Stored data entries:
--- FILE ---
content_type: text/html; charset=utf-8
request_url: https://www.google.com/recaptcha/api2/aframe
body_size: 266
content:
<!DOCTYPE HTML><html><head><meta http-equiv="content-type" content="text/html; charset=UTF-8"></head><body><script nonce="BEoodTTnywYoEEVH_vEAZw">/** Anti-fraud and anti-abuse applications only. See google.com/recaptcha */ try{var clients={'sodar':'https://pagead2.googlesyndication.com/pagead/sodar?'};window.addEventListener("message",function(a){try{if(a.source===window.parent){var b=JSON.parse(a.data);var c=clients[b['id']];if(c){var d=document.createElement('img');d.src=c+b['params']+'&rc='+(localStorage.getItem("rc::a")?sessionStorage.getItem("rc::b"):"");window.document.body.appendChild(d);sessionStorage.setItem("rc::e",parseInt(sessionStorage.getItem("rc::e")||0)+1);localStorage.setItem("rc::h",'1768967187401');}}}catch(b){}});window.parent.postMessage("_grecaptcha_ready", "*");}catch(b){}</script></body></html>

--

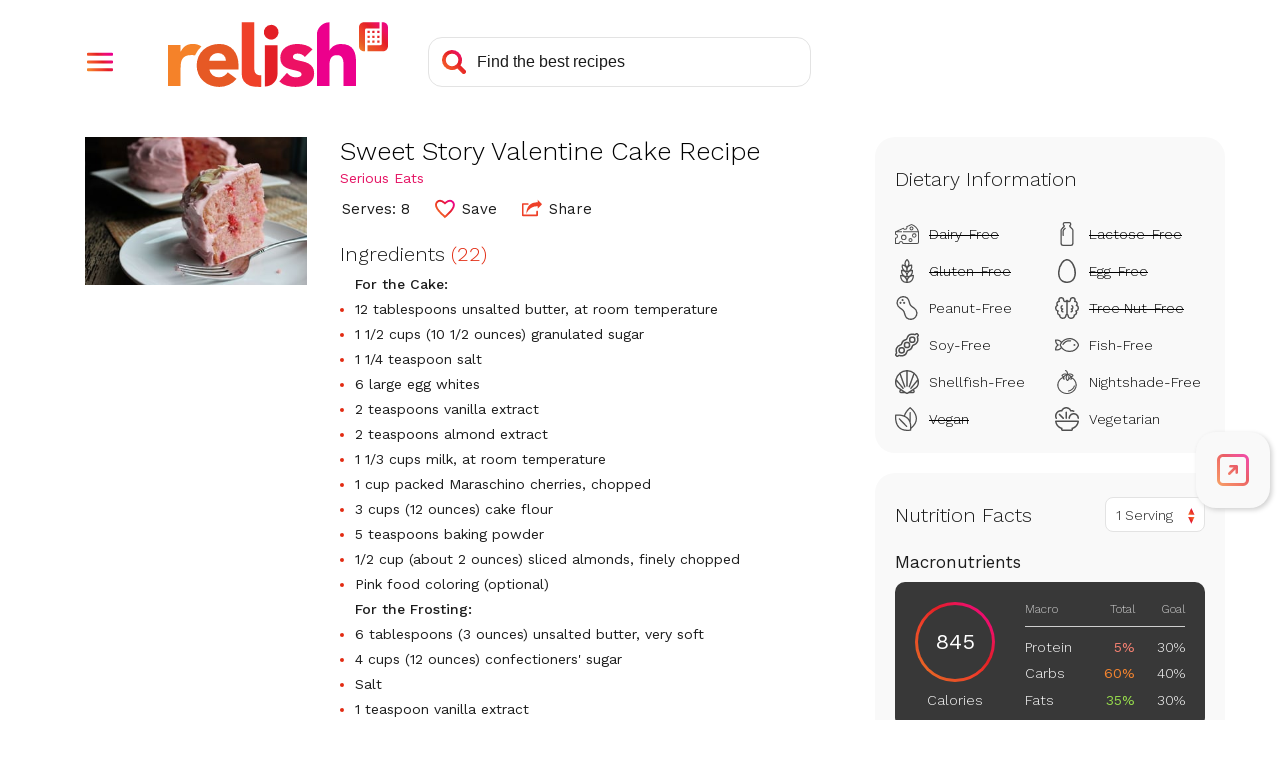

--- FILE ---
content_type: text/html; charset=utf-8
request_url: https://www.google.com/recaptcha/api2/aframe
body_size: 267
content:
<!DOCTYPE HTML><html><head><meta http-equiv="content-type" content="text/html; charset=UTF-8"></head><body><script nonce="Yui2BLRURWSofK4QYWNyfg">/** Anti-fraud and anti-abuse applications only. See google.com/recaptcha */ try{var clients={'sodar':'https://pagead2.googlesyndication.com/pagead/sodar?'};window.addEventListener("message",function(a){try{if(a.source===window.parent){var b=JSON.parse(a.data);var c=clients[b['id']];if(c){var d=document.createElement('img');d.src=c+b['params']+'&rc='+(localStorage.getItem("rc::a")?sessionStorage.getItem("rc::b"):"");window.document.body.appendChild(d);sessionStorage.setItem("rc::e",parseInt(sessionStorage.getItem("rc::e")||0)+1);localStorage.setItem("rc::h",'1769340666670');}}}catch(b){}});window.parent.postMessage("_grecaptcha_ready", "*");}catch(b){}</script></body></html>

==

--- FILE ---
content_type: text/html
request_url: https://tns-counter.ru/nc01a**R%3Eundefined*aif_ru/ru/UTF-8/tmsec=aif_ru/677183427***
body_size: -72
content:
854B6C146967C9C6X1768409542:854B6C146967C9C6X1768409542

Exercise: Every line above from the line with "body_size: -72" to the line with "854B6C146967C9C6X1768409542:854B6C146967C9C6X1768409542", both included, must be reproduced exactly, and no other line may appear.

Result of this exercise:
body_size: -72
content:
854B6C146967C9C6X1768409542:854B6C146967C9C6X1768409542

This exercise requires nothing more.